The DEPs were classified according to molecular functions between the milk samples from every two adjacent time points, and the results are shown in Fig. 1. The DEPs identified between 0 d and 3 d presented the most comprehensive molecular functions and were enriched in nine specific functional terms, with the majority being related to binding activity and catalytic activity (accounting for 43% and 30%, respectively), followed by transporter activity, structural molecular activity, antioxidant activity and molecular transducer activity. Other proteins were associated with molecular function regulator, chemoattractant activity and transcription factor activity. The number of molecular function categories of the DEPs in the 3 d vs. 7 d group decreased to 7 that antioxidant activity and transcription factor activity were lost. Furthermore, the function of structural molecular activity was lost in the 7 d vs. 14 d and 14 d vs. 28 d groups but existed in the 28 d vs. 56 d group. Chemoattractant activity only existed in the 0 d vs. 3 d and 3 d vs. 7 d groups.
Figure 1: The GO molecular function classification of DEPs in Hu sheep at different lactation stages.
(A) 3 d vs. 0 d; (B) 7 d vs. 3 d; (C) 14 d vs. 7 d; (D) 28 d vs. 14 d; (E) 56 d vs. 28 d.
The GO cellular location classifications of the DEPs identified in Hu sheep at different lactation stages were mainly involved in organelle, cell, extracellular region, membrane-enclosed lumen, synapse, cell junction, macromolecular complex, the extracellular matrix and membrane (Fig. 2).

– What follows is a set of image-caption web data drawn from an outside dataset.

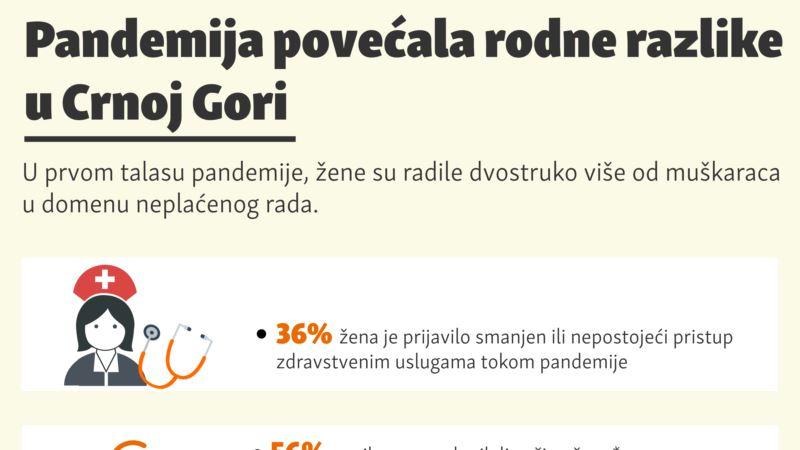 Pandemija povećala rodne razlike u Crnoj Gori
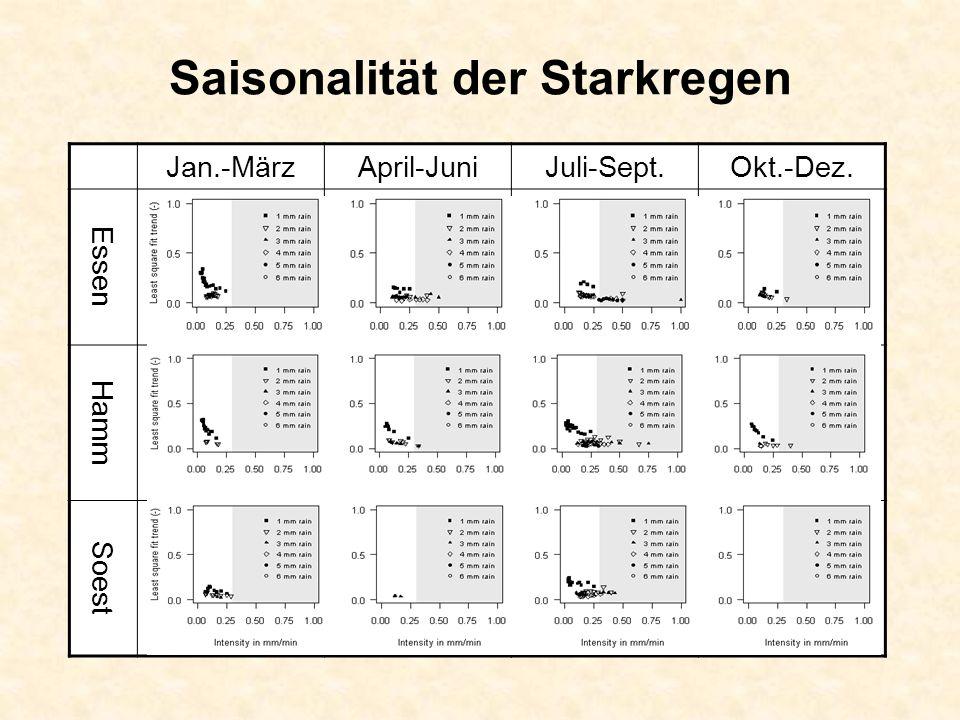 Saisonalität der Starkregen Jan.-MärzApril-JuniJuli-Sept.Okt.-Dez. Essen Hamm Soest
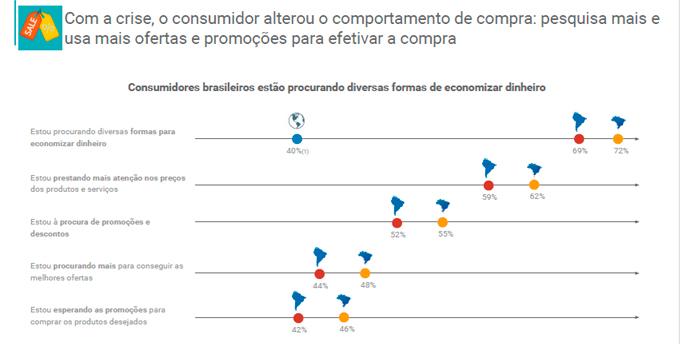 Gráfico de varejo tendências para lojas virtuais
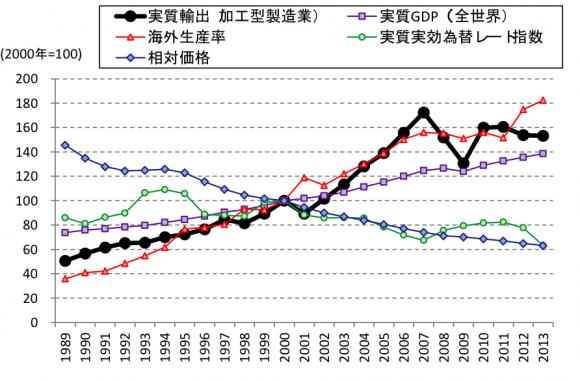 実質輸出と各変数の関係
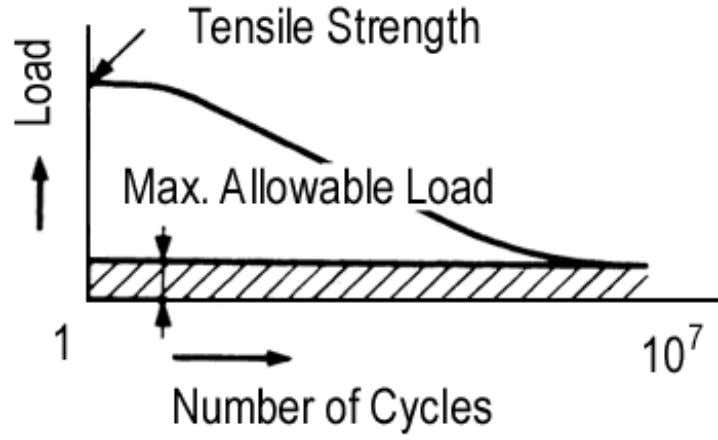 Figure 4.1 Power Transmission Capability Figure 4.2 Maximum Allowable Load at Slow Speeds (less than 50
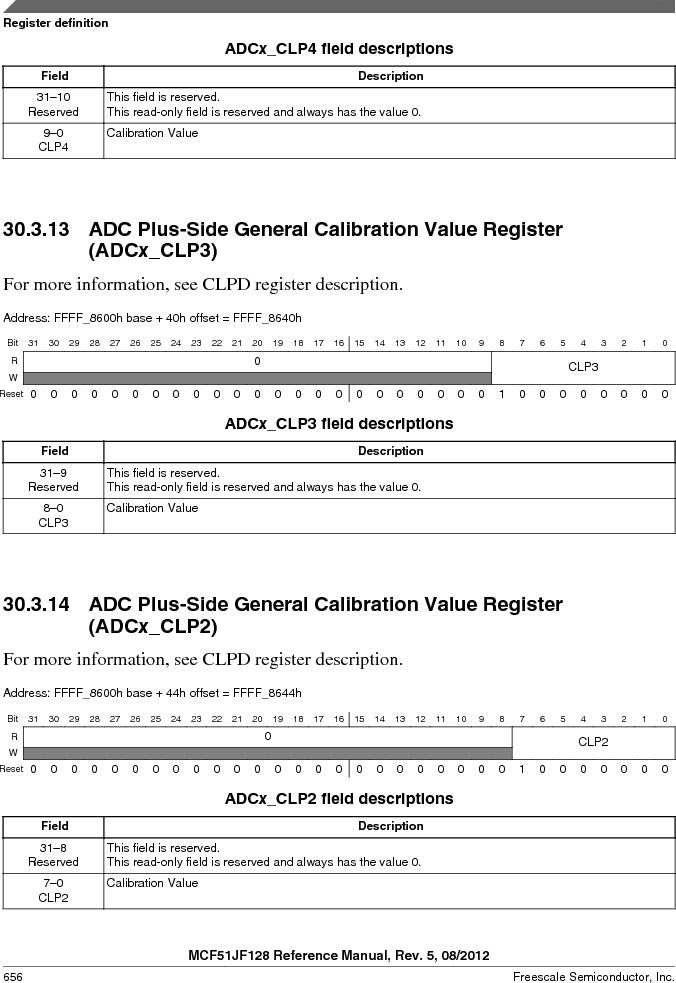 MCF51JF32VHS ,Freescale Semiconductor厂商,IC MCU 32BIT 32KB FLASH 44LGA, MCF51JF32VHS datasheet预览  第656页
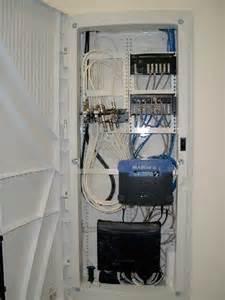 Smart Home Automation Ideas Photo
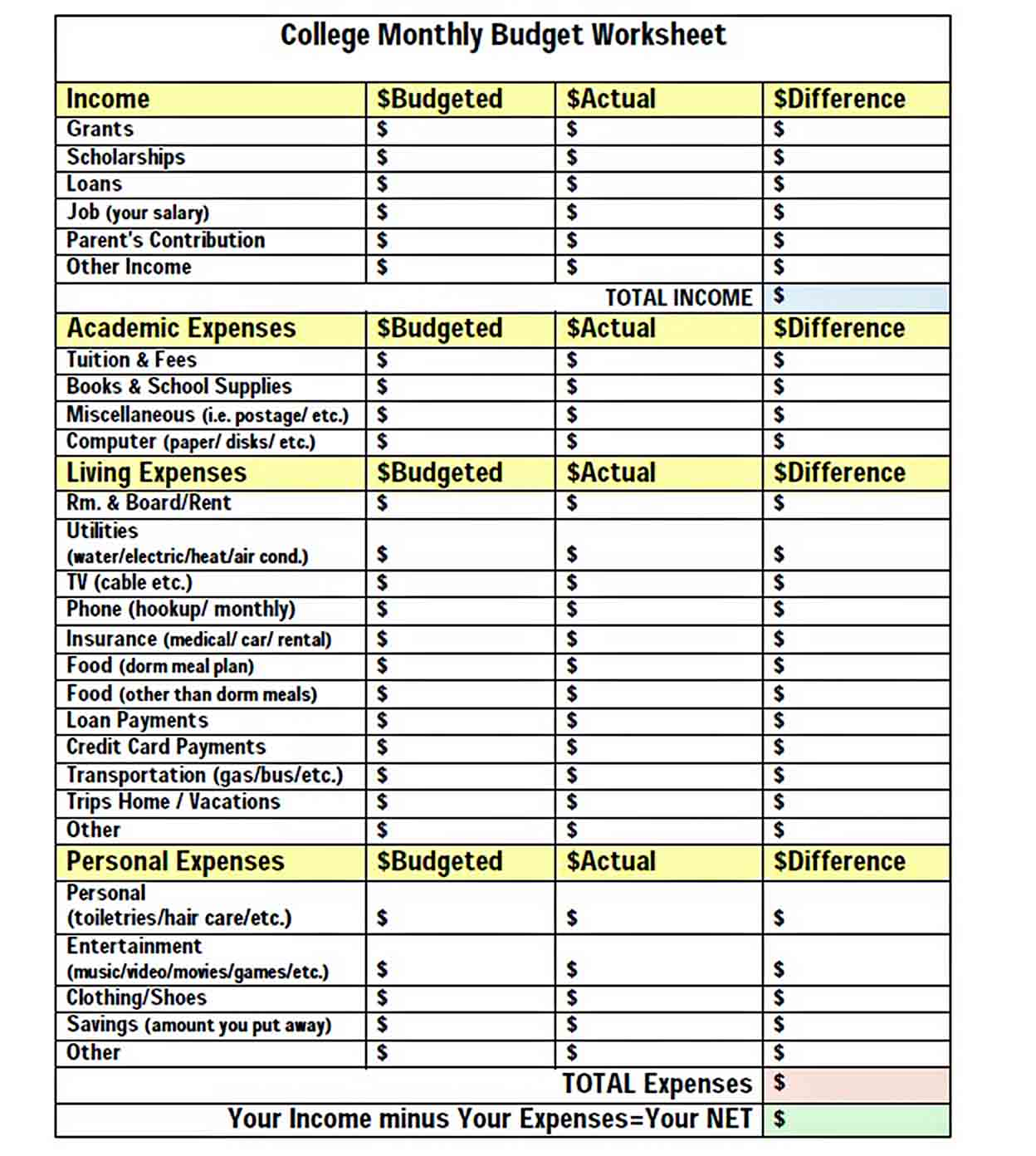 monthly college budget template sample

All nine cellular location categories were included in the 0 d vs. 3 d group, and the kinds decreased gradually in other comparison groups. The most prevalent cellular locations were organelle, cell and extracellular region, which together accounted for over 60% in all groups.
Figure 2: The GO cellular location classification of DEPs in Hu sheep at different lactation stages.
(A) 3 d vs. 0 d; (B) 7 d vs. 3 d; (C) 14 d vs. 7 d; (D) 28 d vs. 14 d; (E): 56 d vs. 28 d.
There were 17 biological process categories in which the identified DEPs were involved (Fig. 3). The proteins in the 0 d vs. 3 d group exhibited the most complete classifications, and six biological processes exhibited a major change between the remaining comparison groups: behavior, rhythmic process, growth, biological adhesion, multi-organism process and locomotion.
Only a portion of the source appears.